Zola journaliste reste d'abord l'auteur du fameux "J'accuse" publié à la une de L'Aurore (13 janvier 1898) pour conspuer l'injustice et défendre le capitaine Dreyfus. Les anti-dreyfusards ne lui pardonneront jamais :  lors du transfert des cendres de Zola au Panthéon (4 juin 1908), un anti-dreyfusard blessera le commandant Dreyfus présent à la cérémonie.
Zola vit une période essentielle du développement de la presse : "Nous sommes tous les enfants de la presse" écrit-il dans Le Figaro en 1881, alors que naît l'école laïque et obligatoire. Zola rappellera que la presse populaire (Le Petit Journal) « a créé une nouvelle classe de lecteurs», qu'elle a « rendu un réel service : elle apprit à lire, donna le goût de la lecture» (1872).
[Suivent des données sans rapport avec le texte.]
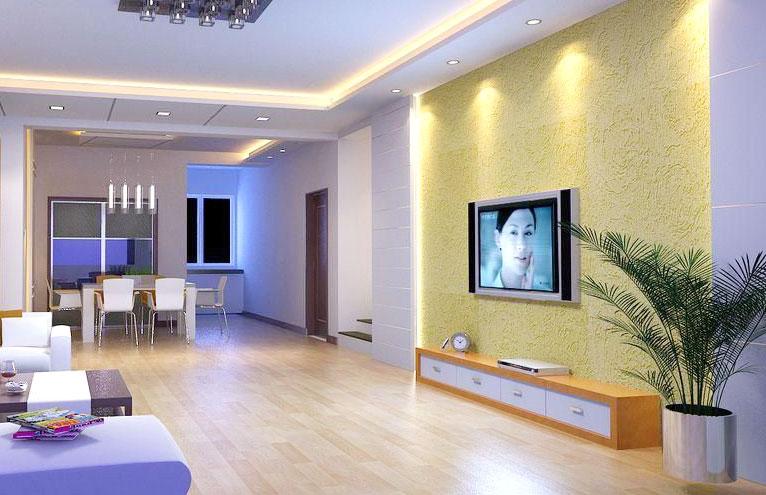 时尚硅藻泥电视背景墙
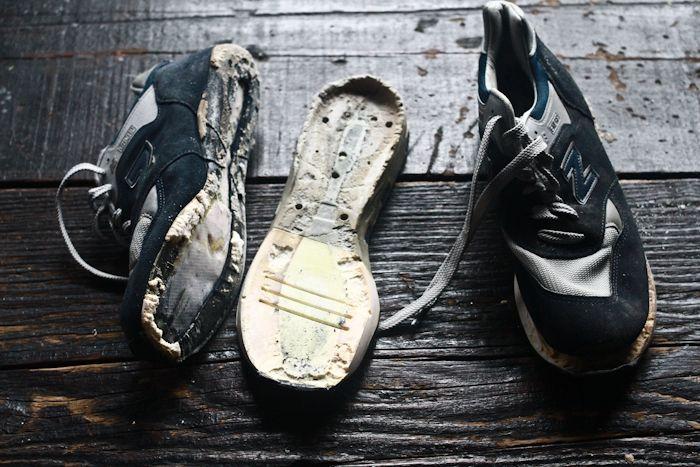 Dance Shoes, Street, Tap Shoes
Cet ouvrage couvre 40 années de journalisme. Comme Baudelaire et comme Gautier, Zola alterne une carrière de romancier et de journaliste, journalisme engagé et journalisme alimentaire : le roman ne paie pas son homme. Dans la presse, il fera tous les métiers, du service des expéditions (Hachette) à la chronique parlementaire en passant par la publicité littéraire, où il apprend beaucoup. En 1866, Zola devient journaliste à temps complet et collabore à de nombreux titres. Si la presse sauve la lecture, Zola estime toutefois qu'elle dévore les romanciers : « il n'y a plus de romancier. Le journal les a dévorés » (1868). Comme ses illustres prédécesseurs, Balzac ou Flaubert, Zola sera publié en feuilleton. Ce n'est qu'avec L'assommoir (1877) qu'il pourra commencer à vivre de son oeuvre littéraire.

Dans le journalisme, Zola voit une propédeutique à la littérature : « pour tout romancier débutant, il y a dans le journalisme une gymnastique excellente, un frottement à la vie quotidienne, dont les écrivains puissants ne peuvent que profiter ». La transition du journalisme à la littérature s'effectue, entre autres, par la publication des recueils d'articles (« la mise en volume est l'épreuve suprême pour les articles»). Faudrait-t-il appliquer cette proposition aux blogs ?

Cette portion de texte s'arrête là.